Le Festival d’Annecy 2021 a désormais son affiche ! Pour cette édition qui mettra l’Afrique à l’honneur (un thème déjà prévu l’an passé mais repoussé au vu des circonstances exceptionnelles), le Festival a fait appel à Jean-Charles Mbotti Malolo pour concevoir le visuel.
Jean-Charles Mbotti Malolo avait déjà co-signé avec Simon Roussin l’affiche de l’édition 2020. Ce dernier étant pris par un projet personnel, il n’a pas participé à la création du visuel 2021.

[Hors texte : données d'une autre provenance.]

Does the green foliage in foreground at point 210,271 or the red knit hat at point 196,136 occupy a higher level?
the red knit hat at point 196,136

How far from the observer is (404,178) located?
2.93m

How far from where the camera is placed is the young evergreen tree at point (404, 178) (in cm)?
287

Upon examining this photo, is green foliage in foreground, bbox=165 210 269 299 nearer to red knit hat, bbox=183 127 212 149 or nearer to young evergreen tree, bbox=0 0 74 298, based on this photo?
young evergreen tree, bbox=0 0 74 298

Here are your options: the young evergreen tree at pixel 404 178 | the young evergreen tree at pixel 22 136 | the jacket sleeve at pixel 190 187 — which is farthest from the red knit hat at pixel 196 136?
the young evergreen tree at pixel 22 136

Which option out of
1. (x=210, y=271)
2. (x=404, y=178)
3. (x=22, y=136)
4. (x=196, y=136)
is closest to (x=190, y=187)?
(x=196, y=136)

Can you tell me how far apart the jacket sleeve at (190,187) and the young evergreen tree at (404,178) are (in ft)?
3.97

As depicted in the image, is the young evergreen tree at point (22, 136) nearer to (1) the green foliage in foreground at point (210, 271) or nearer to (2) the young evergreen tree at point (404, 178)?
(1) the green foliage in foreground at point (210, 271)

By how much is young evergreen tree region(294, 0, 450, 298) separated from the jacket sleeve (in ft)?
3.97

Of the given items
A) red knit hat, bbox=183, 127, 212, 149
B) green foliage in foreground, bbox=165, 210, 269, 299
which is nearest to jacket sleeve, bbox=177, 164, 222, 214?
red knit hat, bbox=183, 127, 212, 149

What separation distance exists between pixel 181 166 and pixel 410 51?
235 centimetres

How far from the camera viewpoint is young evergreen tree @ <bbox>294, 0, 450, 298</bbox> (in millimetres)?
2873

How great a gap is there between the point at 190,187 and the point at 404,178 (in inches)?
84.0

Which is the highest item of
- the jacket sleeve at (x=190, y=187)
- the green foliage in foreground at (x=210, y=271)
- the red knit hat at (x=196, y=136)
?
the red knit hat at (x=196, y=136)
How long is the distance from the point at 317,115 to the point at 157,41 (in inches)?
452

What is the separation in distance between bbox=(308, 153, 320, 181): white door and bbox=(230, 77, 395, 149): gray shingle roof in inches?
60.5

Jean-Charles Mbotti Malolo a choisi de reprendre la thématique mise en scène l’an passé, avec une représentation du pantsula, une danse traditionnelle d’Afrique du Sud.
Le personnage central ne doit rien au hasard :

J’ai eu envie de lui associer un personnage unique ; une femme plus âgée, indépendante, libre et heureuse, qui profite des rayons du soleil qui se reflètent sur le lac.
La dernière édition du Festival s’est faite en ligne, on espère tous rejoindre les danseurs de pantsula sur les pontons annéciens en juin 2021 !« 

Rappelons en effet que l’équipe organisatrice prépare une édition mixte, à la fois en ligne et physique, et espère donc que les conditions sanitaires permettront la tenue d’un festival qui ne soit pas 100% dématérialisé.